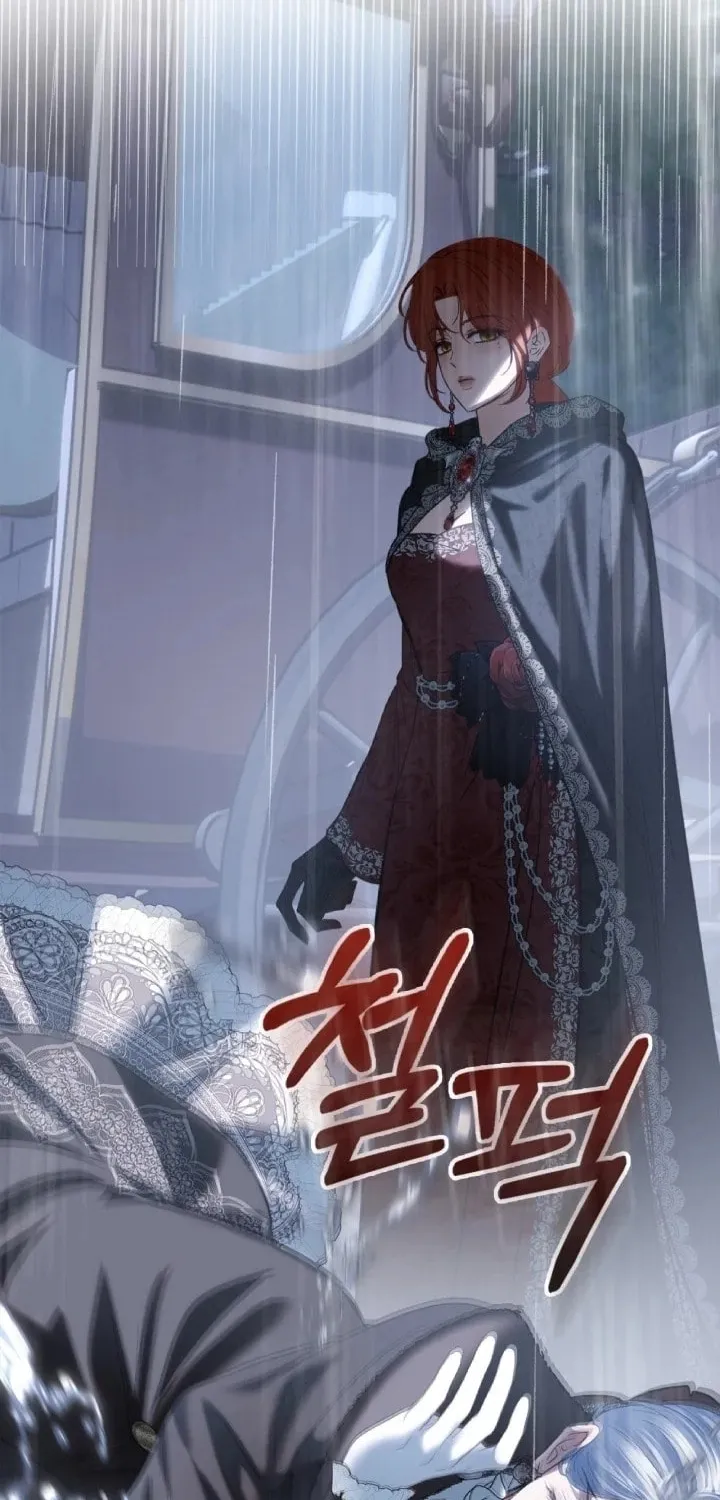 Baby Prisoner of the Winter Castle Chapter 75 page 14 - 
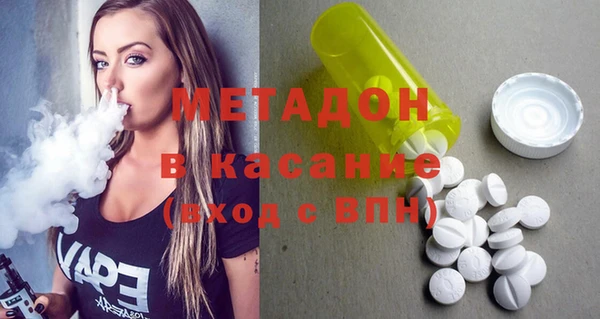 Альфа ПВП Наволоки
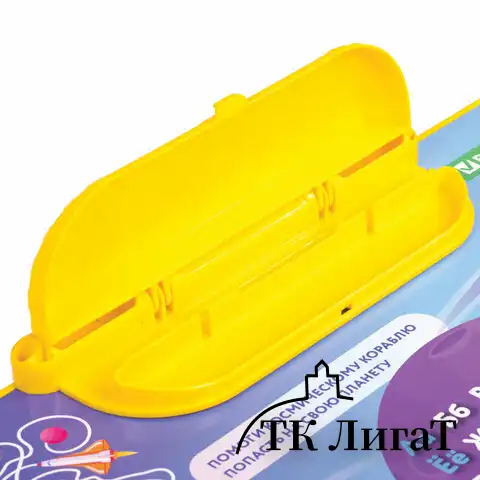 Комплект детской мебели голубой КОСМОС: стол + стул, пенал, BRAUBERG NIKA KIDS, 532634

■ WHAT IS BEING ASKED ■
When you write out the material, reproduce each line exactly and omit any picture it holds.

■ ANSWER BELOW ■
 Baby Prisoner of the Winter Castle Chapter 75 page 14 - 
 Альфа ПВП Наволоки
 Комплект детской мебели голубой КОСМОС: стол + стул, пенал, BRAUBERG NIKA KIDS, 532634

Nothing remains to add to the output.